At least 25 Palestinians have been killed in a recent wave of violence, many of whom were attacked or involved in clashes, but there were also an unarmed woman and a lawyer who appear to have been killed, according to an Associated Press count. Mistake.
Weeks of protests and clashes in Jerusalem during Ramadan last year eventually ignited an 11-day war with Hamas, the Islamic terrorist group that rules the Gaza Strip.
Israel lifted sanctions and took other steps to defuse tensions ahead of Ramadan, but attacks and military raids have sparked another cycle of unrest.
Hamas condemned the “brutal attack” on worshipers in al-Aqsa by Israeli forces, saying Israel would “feel all consequences”. It called on all Palestinians to “stand with our people in Jerusalem”.

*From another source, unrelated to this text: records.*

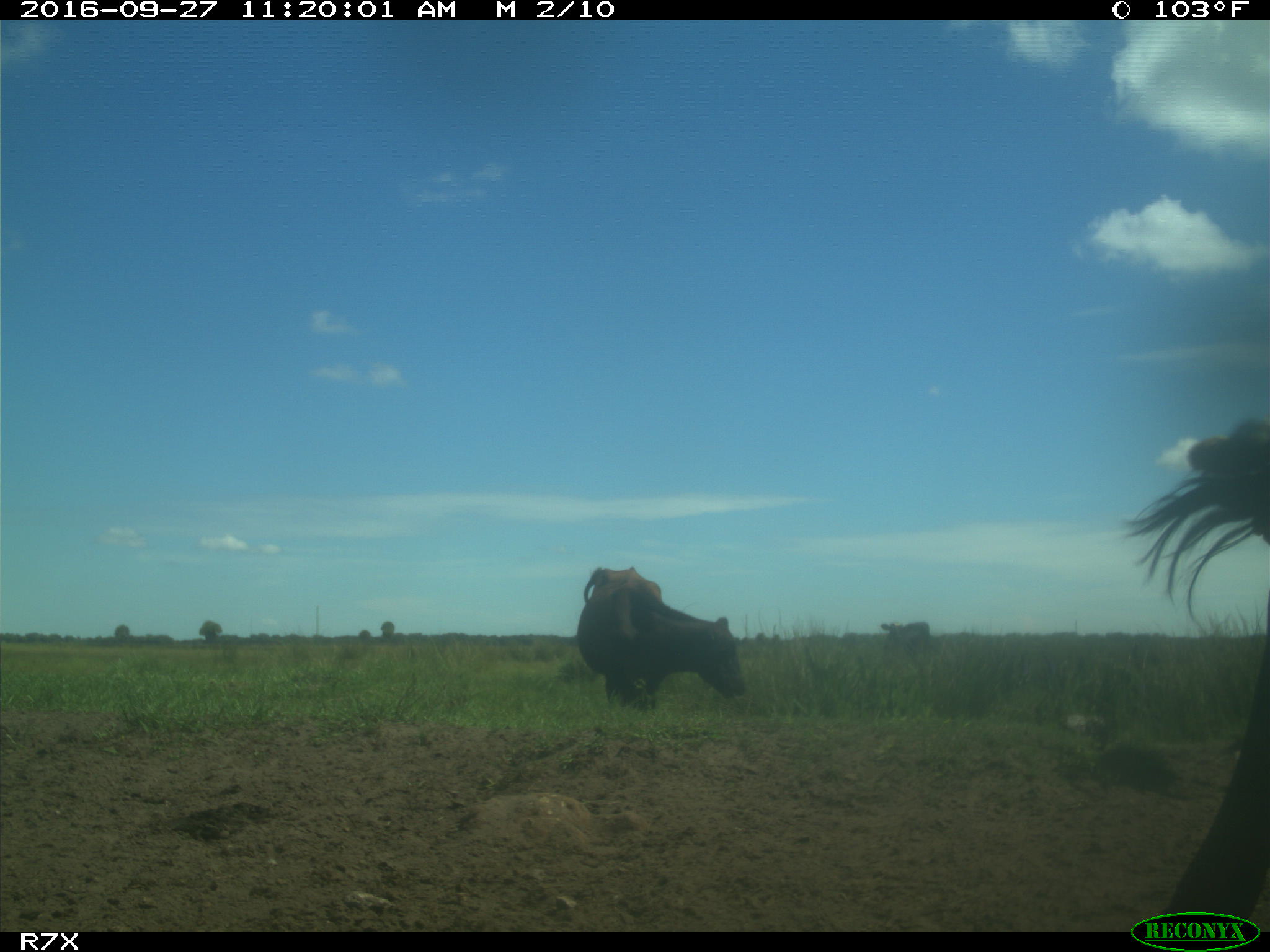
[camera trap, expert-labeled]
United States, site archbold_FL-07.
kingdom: Animalia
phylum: Chordata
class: Mammalia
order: Artiodactyla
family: Bovidae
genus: Bos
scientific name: Bos taurus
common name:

Earlier this week, Hamas and other terrorist groups in Gaza called on Palestinians to camp at the al-Aqsa Mosque over the weekend. Palestinians have long feared that Israel was planning to capture the site or divide it.
Israeli officials say they are committed to maintaining the status quo, but in recent years nationalist and religious Jews have visited the site in large numbers, accompanied by police protection.
In recent weeks, a radical Jewish group has called on people to bring animals to the site to be sacrificed for Passover, offering cash rewards for those who succeed or try. Israeli police work to stop such activities, but the call was widely circulated by Palestinians on social media, as well as calls from Muslims to stop any sacrifices.
Rabbi Shmuel Rabinowitz, the rabbi of the Western Wall, issued a statement calling on Muslim leaders to take action to stop the violence. It also noted that “bringing sacrifices to the Temple Mount today is in conflict with the decision of the Chief Rabbi of Israel.”